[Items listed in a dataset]
_ _ _ _
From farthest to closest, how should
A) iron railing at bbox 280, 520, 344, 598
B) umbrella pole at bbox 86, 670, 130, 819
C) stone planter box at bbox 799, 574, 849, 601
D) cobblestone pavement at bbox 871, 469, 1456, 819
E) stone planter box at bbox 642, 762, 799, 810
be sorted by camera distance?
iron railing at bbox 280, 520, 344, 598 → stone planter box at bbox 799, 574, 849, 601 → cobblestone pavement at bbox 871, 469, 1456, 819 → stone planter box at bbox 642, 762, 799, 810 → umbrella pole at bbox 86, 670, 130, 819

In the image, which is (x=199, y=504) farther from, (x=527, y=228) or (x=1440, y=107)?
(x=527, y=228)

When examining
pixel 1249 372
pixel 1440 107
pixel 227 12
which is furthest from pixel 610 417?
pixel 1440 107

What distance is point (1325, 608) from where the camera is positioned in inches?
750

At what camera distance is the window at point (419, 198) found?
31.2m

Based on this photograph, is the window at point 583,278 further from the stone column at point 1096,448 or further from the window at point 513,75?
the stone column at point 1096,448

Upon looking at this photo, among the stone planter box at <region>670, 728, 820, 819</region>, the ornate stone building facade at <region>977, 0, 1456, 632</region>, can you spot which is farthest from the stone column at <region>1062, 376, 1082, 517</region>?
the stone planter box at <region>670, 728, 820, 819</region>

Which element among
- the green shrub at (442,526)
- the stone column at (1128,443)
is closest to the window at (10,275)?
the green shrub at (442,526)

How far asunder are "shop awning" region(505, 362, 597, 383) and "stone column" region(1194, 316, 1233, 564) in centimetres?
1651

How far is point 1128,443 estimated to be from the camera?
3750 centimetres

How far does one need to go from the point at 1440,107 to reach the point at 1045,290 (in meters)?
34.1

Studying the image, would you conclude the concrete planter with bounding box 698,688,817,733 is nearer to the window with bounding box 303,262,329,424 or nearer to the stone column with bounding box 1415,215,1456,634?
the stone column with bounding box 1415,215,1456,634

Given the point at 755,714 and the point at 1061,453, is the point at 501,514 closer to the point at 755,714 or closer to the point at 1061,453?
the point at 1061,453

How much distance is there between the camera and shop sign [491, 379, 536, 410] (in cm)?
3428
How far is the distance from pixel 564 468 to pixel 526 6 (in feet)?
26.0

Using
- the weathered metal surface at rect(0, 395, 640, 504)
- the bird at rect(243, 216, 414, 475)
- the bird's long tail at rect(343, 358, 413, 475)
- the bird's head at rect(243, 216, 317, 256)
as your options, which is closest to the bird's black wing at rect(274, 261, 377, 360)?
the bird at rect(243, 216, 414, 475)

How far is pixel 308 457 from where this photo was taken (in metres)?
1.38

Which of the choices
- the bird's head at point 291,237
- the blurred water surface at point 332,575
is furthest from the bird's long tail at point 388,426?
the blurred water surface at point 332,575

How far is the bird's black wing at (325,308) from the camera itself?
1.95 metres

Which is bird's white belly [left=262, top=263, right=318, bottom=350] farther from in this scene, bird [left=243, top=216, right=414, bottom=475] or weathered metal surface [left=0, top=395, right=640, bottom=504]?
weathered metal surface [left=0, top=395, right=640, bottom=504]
_ _ _ _
[WRITTEN PROBLEM]
Copy out all of the material above, word for word and line for line.

[CORRECT RESULT]
From farthest to closest, how should
A) iron railing at bbox 280, 520, 344, 598
B) umbrella pole at bbox 86, 670, 130, 819
C) stone planter box at bbox 799, 574, 849, 601
D) cobblestone pavement at bbox 871, 469, 1456, 819
E) stone planter box at bbox 642, 762, 799, 810
be sorted by camera distance?
iron railing at bbox 280, 520, 344, 598 → stone planter box at bbox 799, 574, 849, 601 → cobblestone pavement at bbox 871, 469, 1456, 819 → stone planter box at bbox 642, 762, 799, 810 → umbrella pole at bbox 86, 670, 130, 819

In the image, which is (x=199, y=504) farther from, (x=527, y=228) or (x=1440, y=107)?
(x=527, y=228)

When examining
pixel 1249 372
pixel 1440 107
pixel 227 12
which is furthest from pixel 610 417?
pixel 1440 107

What distance is point (1325, 608) from where the camera is positioned in inches?
750

At what camera distance is the window at point (419, 198) found?
31.2m

Based on this photograph, is the window at point 583,278 further from the stone column at point 1096,448 or further from the window at point 513,75?
the stone column at point 1096,448

Upon looking at this photo, among the stone planter box at <region>670, 728, 820, 819</region>, the ornate stone building facade at <region>977, 0, 1456, 632</region>, can you spot which is farthest from the stone column at <region>1062, 376, 1082, 517</region>?
the stone planter box at <region>670, 728, 820, 819</region>

Which element among
- the green shrub at (442,526)
- the stone column at (1128,443)
is closest to the window at (10,275)?
the green shrub at (442,526)

How far asunder are "shop awning" region(505, 362, 597, 383) and "stone column" region(1194, 316, 1233, 564) in centimetres?
1651

How far is point 1128,443 estimated to be from the camera?
3750 centimetres

How far does one need to go from the point at 1440,107 to reach the point at 1045,290 (in meters)?
34.1

Studying the image, would you conclude the concrete planter with bounding box 698,688,817,733 is nearer to the window with bounding box 303,262,329,424 or nearer to the stone column with bounding box 1415,215,1456,634?
the stone column with bounding box 1415,215,1456,634

Given the point at 755,714 and the point at 1061,453, is the point at 501,514 closer to the point at 755,714 or closer to the point at 1061,453?
the point at 1061,453

How much distance is there between the camera and shop sign [491, 379, 536, 410] (in cm)?
3428
How far is the distance from pixel 564 468 to pixel 526 6 (in feet)?
26.0

Using
- the weathered metal surface at rect(0, 395, 640, 504)
- the bird at rect(243, 216, 414, 475)
- the bird's long tail at rect(343, 358, 413, 475)
- the bird's head at rect(243, 216, 317, 256)
as your options, which is closest to the bird's black wing at rect(274, 261, 377, 360)?
the bird at rect(243, 216, 414, 475)

How far is pixel 308 457 from where this photo was taken (in metres)?
1.38

Which of the choices
- the bird's head at point 291,237
- the blurred water surface at point 332,575
is furthest from the bird's long tail at point 388,426?
the blurred water surface at point 332,575

How far is the bird's black wing at (325,308) from the camera itself?
1.95 metres

Which is bird's white belly [left=262, top=263, right=318, bottom=350] farther from in this scene, bird [left=243, top=216, right=414, bottom=475] or weathered metal surface [left=0, top=395, right=640, bottom=504]?
weathered metal surface [left=0, top=395, right=640, bottom=504]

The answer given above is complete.